_Texte fourni_.
↓↓↓

Né en 1888, le Saint Hiéromartyr Nikon (Beliaev) fut hiéromoine à la Skite du Monastère d’Optina. Il en fut un des derniers startsy, ayant eu pour père spirituel Saint Barsanuphe, lui-même fils spirituel du Saint Starets Anatole (Zertsalov) d’Optina. Un récit de sa vie a été traduit en plusieurs parties sur le présent blogue et est accessible ici. Le Monastère a publié le journal tenu par le novice Nicolas pendant les trois premières années de sa vie monastique. (Дневник послушника Николая Беляева (преподобного Оптинского старца Никона). Le texte ci-dessous est la traduction (sur base de l’édition de 2016) des premières pages de cet ouvrage remarquable, inédit en français. Le début de la traduction se trouve ici.

(…)
8 février
Quand nous étions chez lui pour la bénédiction, Batiouchka répondit à ma question concernant la lettre à maman: «Écrivez que cela indiquait clairement votre prédestination à devenir moine».
Cela veut donc dire que j’ai bien compris. Même avant cela, dès que je suis entré, Batiouchka m’a demandé:
– Comment sont vos dispositions intérieures? Avez-vous le nom de Jésus sur vos lèvres?
Je répondis:
– J’essaie de l’avoir, mais j’oublie très souvent.
– C’est là toute l’affaire : il s’agit de toujours se souvenir de Dieu. La prière de Jésus est là pour cela. Mais ne soyez pas surpris que vous oubliez tout, ce qu’il faut, c’est essayer. Après tout, vous n’êtes pas allé immédiatement à l’université, vous avez d’abord appris l’alphabet, n’est-ce pas? Comme le dit Abba Dorothée, lui-même regardait les livres comme des bêtes sauvages, mais par la suite, il devint un grand adepte de la lecture des livres. Au début, il lut, probablement, des livres non spirituels, profanes, et puis, il passa aux livres spirituels. Oui, c’est toujours ainsi.

↑↑↑

_Consigne A_. D'après l'extrait du journal du novice Nicolas, qui fut le père spirituel de Nikon (Beliaev) ?
_Consigne B_. Résumez l'extrait du journal du novice Nicolas en deux phrases.
_Consigne C_. Reprenez la rédaction de l'extrait du journal du novice Nicolas à partir de sa dernière phrase.

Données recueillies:
↓↓↓

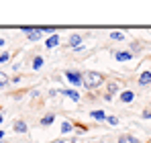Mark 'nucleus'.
I'll return each instance as SVG.
<instances>
[{"label":"nucleus","mask_w":151,"mask_h":143,"mask_svg":"<svg viewBox=\"0 0 151 143\" xmlns=\"http://www.w3.org/2000/svg\"><path fill=\"white\" fill-rule=\"evenodd\" d=\"M72 129H74V125L70 121H63L61 123V133H72Z\"/></svg>","instance_id":"15"},{"label":"nucleus","mask_w":151,"mask_h":143,"mask_svg":"<svg viewBox=\"0 0 151 143\" xmlns=\"http://www.w3.org/2000/svg\"><path fill=\"white\" fill-rule=\"evenodd\" d=\"M106 123L114 127V125H119V119H116V117H106Z\"/></svg>","instance_id":"23"},{"label":"nucleus","mask_w":151,"mask_h":143,"mask_svg":"<svg viewBox=\"0 0 151 143\" xmlns=\"http://www.w3.org/2000/svg\"><path fill=\"white\" fill-rule=\"evenodd\" d=\"M57 143H68V141H57Z\"/></svg>","instance_id":"30"},{"label":"nucleus","mask_w":151,"mask_h":143,"mask_svg":"<svg viewBox=\"0 0 151 143\" xmlns=\"http://www.w3.org/2000/svg\"><path fill=\"white\" fill-rule=\"evenodd\" d=\"M90 117H92L94 121H106L108 115H106L104 110H92V113H90Z\"/></svg>","instance_id":"9"},{"label":"nucleus","mask_w":151,"mask_h":143,"mask_svg":"<svg viewBox=\"0 0 151 143\" xmlns=\"http://www.w3.org/2000/svg\"><path fill=\"white\" fill-rule=\"evenodd\" d=\"M53 121H55V113H49V115H45V117L41 119V125H43V127H49Z\"/></svg>","instance_id":"12"},{"label":"nucleus","mask_w":151,"mask_h":143,"mask_svg":"<svg viewBox=\"0 0 151 143\" xmlns=\"http://www.w3.org/2000/svg\"><path fill=\"white\" fill-rule=\"evenodd\" d=\"M2 45H4V39H0V47H2Z\"/></svg>","instance_id":"27"},{"label":"nucleus","mask_w":151,"mask_h":143,"mask_svg":"<svg viewBox=\"0 0 151 143\" xmlns=\"http://www.w3.org/2000/svg\"><path fill=\"white\" fill-rule=\"evenodd\" d=\"M119 143H139V139H137L135 135L125 133V135H121V137H119Z\"/></svg>","instance_id":"5"},{"label":"nucleus","mask_w":151,"mask_h":143,"mask_svg":"<svg viewBox=\"0 0 151 143\" xmlns=\"http://www.w3.org/2000/svg\"><path fill=\"white\" fill-rule=\"evenodd\" d=\"M72 143H76V141H72Z\"/></svg>","instance_id":"31"},{"label":"nucleus","mask_w":151,"mask_h":143,"mask_svg":"<svg viewBox=\"0 0 151 143\" xmlns=\"http://www.w3.org/2000/svg\"><path fill=\"white\" fill-rule=\"evenodd\" d=\"M133 98H135V94H133L131 90H125V92H121V102H133Z\"/></svg>","instance_id":"11"},{"label":"nucleus","mask_w":151,"mask_h":143,"mask_svg":"<svg viewBox=\"0 0 151 143\" xmlns=\"http://www.w3.org/2000/svg\"><path fill=\"white\" fill-rule=\"evenodd\" d=\"M82 39H84L82 35H72V37H70V47L72 49L80 47V45H82Z\"/></svg>","instance_id":"6"},{"label":"nucleus","mask_w":151,"mask_h":143,"mask_svg":"<svg viewBox=\"0 0 151 143\" xmlns=\"http://www.w3.org/2000/svg\"><path fill=\"white\" fill-rule=\"evenodd\" d=\"M143 119H151V113H149V110H143Z\"/></svg>","instance_id":"25"},{"label":"nucleus","mask_w":151,"mask_h":143,"mask_svg":"<svg viewBox=\"0 0 151 143\" xmlns=\"http://www.w3.org/2000/svg\"><path fill=\"white\" fill-rule=\"evenodd\" d=\"M6 84H8V78H6V74H2V72H0V88H4Z\"/></svg>","instance_id":"19"},{"label":"nucleus","mask_w":151,"mask_h":143,"mask_svg":"<svg viewBox=\"0 0 151 143\" xmlns=\"http://www.w3.org/2000/svg\"><path fill=\"white\" fill-rule=\"evenodd\" d=\"M59 92H61L63 96H68V98H72L74 102H78V100H80V94H78L76 90H59Z\"/></svg>","instance_id":"10"},{"label":"nucleus","mask_w":151,"mask_h":143,"mask_svg":"<svg viewBox=\"0 0 151 143\" xmlns=\"http://www.w3.org/2000/svg\"><path fill=\"white\" fill-rule=\"evenodd\" d=\"M119 90V84L116 82H108V86H106V94H110V96H114V92Z\"/></svg>","instance_id":"13"},{"label":"nucleus","mask_w":151,"mask_h":143,"mask_svg":"<svg viewBox=\"0 0 151 143\" xmlns=\"http://www.w3.org/2000/svg\"><path fill=\"white\" fill-rule=\"evenodd\" d=\"M39 31H43V33H49V37L55 33V29L53 27H39Z\"/></svg>","instance_id":"21"},{"label":"nucleus","mask_w":151,"mask_h":143,"mask_svg":"<svg viewBox=\"0 0 151 143\" xmlns=\"http://www.w3.org/2000/svg\"><path fill=\"white\" fill-rule=\"evenodd\" d=\"M139 51H141V47H139V43H137V41H135V43H131V53H133V55H135V53H139Z\"/></svg>","instance_id":"22"},{"label":"nucleus","mask_w":151,"mask_h":143,"mask_svg":"<svg viewBox=\"0 0 151 143\" xmlns=\"http://www.w3.org/2000/svg\"><path fill=\"white\" fill-rule=\"evenodd\" d=\"M114 57H116L119 61H129V59H133V53H131V51H116Z\"/></svg>","instance_id":"3"},{"label":"nucleus","mask_w":151,"mask_h":143,"mask_svg":"<svg viewBox=\"0 0 151 143\" xmlns=\"http://www.w3.org/2000/svg\"><path fill=\"white\" fill-rule=\"evenodd\" d=\"M8 59H10V53H8V51H2V53H0V64L8 61Z\"/></svg>","instance_id":"18"},{"label":"nucleus","mask_w":151,"mask_h":143,"mask_svg":"<svg viewBox=\"0 0 151 143\" xmlns=\"http://www.w3.org/2000/svg\"><path fill=\"white\" fill-rule=\"evenodd\" d=\"M110 39H112V41H123V39H125V35H123V33L112 31V33H110Z\"/></svg>","instance_id":"17"},{"label":"nucleus","mask_w":151,"mask_h":143,"mask_svg":"<svg viewBox=\"0 0 151 143\" xmlns=\"http://www.w3.org/2000/svg\"><path fill=\"white\" fill-rule=\"evenodd\" d=\"M41 68H43V57L41 55L33 57V70H41Z\"/></svg>","instance_id":"14"},{"label":"nucleus","mask_w":151,"mask_h":143,"mask_svg":"<svg viewBox=\"0 0 151 143\" xmlns=\"http://www.w3.org/2000/svg\"><path fill=\"white\" fill-rule=\"evenodd\" d=\"M76 129H78V131H80V133H86V131H88V129H86V127H82V125H78V127H76Z\"/></svg>","instance_id":"24"},{"label":"nucleus","mask_w":151,"mask_h":143,"mask_svg":"<svg viewBox=\"0 0 151 143\" xmlns=\"http://www.w3.org/2000/svg\"><path fill=\"white\" fill-rule=\"evenodd\" d=\"M0 143H8V141H4V139H2V141H0Z\"/></svg>","instance_id":"29"},{"label":"nucleus","mask_w":151,"mask_h":143,"mask_svg":"<svg viewBox=\"0 0 151 143\" xmlns=\"http://www.w3.org/2000/svg\"><path fill=\"white\" fill-rule=\"evenodd\" d=\"M27 37H29V41H39V39H41V31L37 29L35 33H31V35H27Z\"/></svg>","instance_id":"16"},{"label":"nucleus","mask_w":151,"mask_h":143,"mask_svg":"<svg viewBox=\"0 0 151 143\" xmlns=\"http://www.w3.org/2000/svg\"><path fill=\"white\" fill-rule=\"evenodd\" d=\"M45 45H47V49H55L57 45H59V37H57V35H51L49 39H47V43H45Z\"/></svg>","instance_id":"8"},{"label":"nucleus","mask_w":151,"mask_h":143,"mask_svg":"<svg viewBox=\"0 0 151 143\" xmlns=\"http://www.w3.org/2000/svg\"><path fill=\"white\" fill-rule=\"evenodd\" d=\"M104 82H106V78L102 76L100 72H84V74H82V86H84L86 90L100 88Z\"/></svg>","instance_id":"1"},{"label":"nucleus","mask_w":151,"mask_h":143,"mask_svg":"<svg viewBox=\"0 0 151 143\" xmlns=\"http://www.w3.org/2000/svg\"><path fill=\"white\" fill-rule=\"evenodd\" d=\"M12 129H14L17 133H27V131H29V127H27V123H25V121H14Z\"/></svg>","instance_id":"4"},{"label":"nucleus","mask_w":151,"mask_h":143,"mask_svg":"<svg viewBox=\"0 0 151 143\" xmlns=\"http://www.w3.org/2000/svg\"><path fill=\"white\" fill-rule=\"evenodd\" d=\"M139 84H141V86H147V84H151V72H143V74L139 76Z\"/></svg>","instance_id":"7"},{"label":"nucleus","mask_w":151,"mask_h":143,"mask_svg":"<svg viewBox=\"0 0 151 143\" xmlns=\"http://www.w3.org/2000/svg\"><path fill=\"white\" fill-rule=\"evenodd\" d=\"M2 139H4V131L0 129V141H2Z\"/></svg>","instance_id":"26"},{"label":"nucleus","mask_w":151,"mask_h":143,"mask_svg":"<svg viewBox=\"0 0 151 143\" xmlns=\"http://www.w3.org/2000/svg\"><path fill=\"white\" fill-rule=\"evenodd\" d=\"M37 29H39V27H23V33H25V35H31V33H35Z\"/></svg>","instance_id":"20"},{"label":"nucleus","mask_w":151,"mask_h":143,"mask_svg":"<svg viewBox=\"0 0 151 143\" xmlns=\"http://www.w3.org/2000/svg\"><path fill=\"white\" fill-rule=\"evenodd\" d=\"M65 80H68L72 86H80V84H82V72L68 70V72H65Z\"/></svg>","instance_id":"2"},{"label":"nucleus","mask_w":151,"mask_h":143,"mask_svg":"<svg viewBox=\"0 0 151 143\" xmlns=\"http://www.w3.org/2000/svg\"><path fill=\"white\" fill-rule=\"evenodd\" d=\"M2 119H4V117H2V115H0V123H2Z\"/></svg>","instance_id":"28"}]
</instances>
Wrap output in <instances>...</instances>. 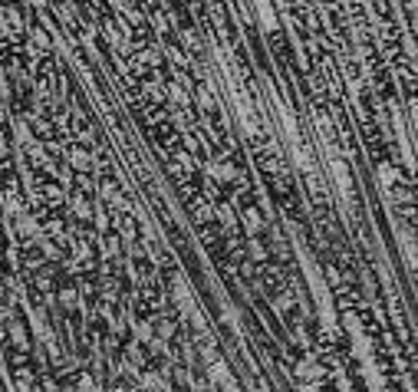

↑↑↑

_Résultat obtenu A_. Saint Barsanuphe.

_Résultat obtenu B_. Né en 1888, Nikon (Beliaev) fut hiéromoine à la Skite d'Optina et l'un de ses derniers startsy, et le journal qu'il tint comme novice pendant ses trois premières années de vie monastique est ici traduit. Dans l'entrée du 8 février, Batiouchka lui conseille d'écrire à sa mère que cela indiquait clairement sa prédestination à devenir moine, puis l'exhorte à toujours se souvenir de Dieu par la prière de Jésus, en rappelant qu'il faut d'abord apprendre l'alphabet avant d'aller à l'université.

_Résultat obtenu C_.
Le moine du grand schème Cléopas était au monastère des Solovki. Il vécut quarante ans dans l’isolement sur une île déserte, où on lui amenait de la nourriture, et de temps à autre un père spirituel du monastère. Puis il exprima le désir de revenir au monastère. Personne ne savait comment il avait combattu, quelles horreurs il avait endurées de la part de la force maléfique, quel fut son podvig. Quand il revint, l’Archimandrite lui demanda, en présence du père spirituel: «En quoi consistait principalement ton activité, dans quelle mesure as-tu réussi? Dis-le nous, à moi et à ton père spirituel». Il a répondu avoir tout remplacé par la prière de Jésus, tous les acathistes, tous les offices, tout, tout était remplacé par la prière de Jésus. «Et je commence à comprendre, à déchiffrer un peu, les lettres initiales de cet alphabet». Quelle profondeur! Quelle est l’action de la prière de Jésus? Nous n’en avons aucune idée. Donc, que rien ne vous étonne. On l’acquiert après des années, non pas immédiatement. En un jour, il est impossible de l’acquérir; bien qu’il y ait des exceptions, telle est la règle générale».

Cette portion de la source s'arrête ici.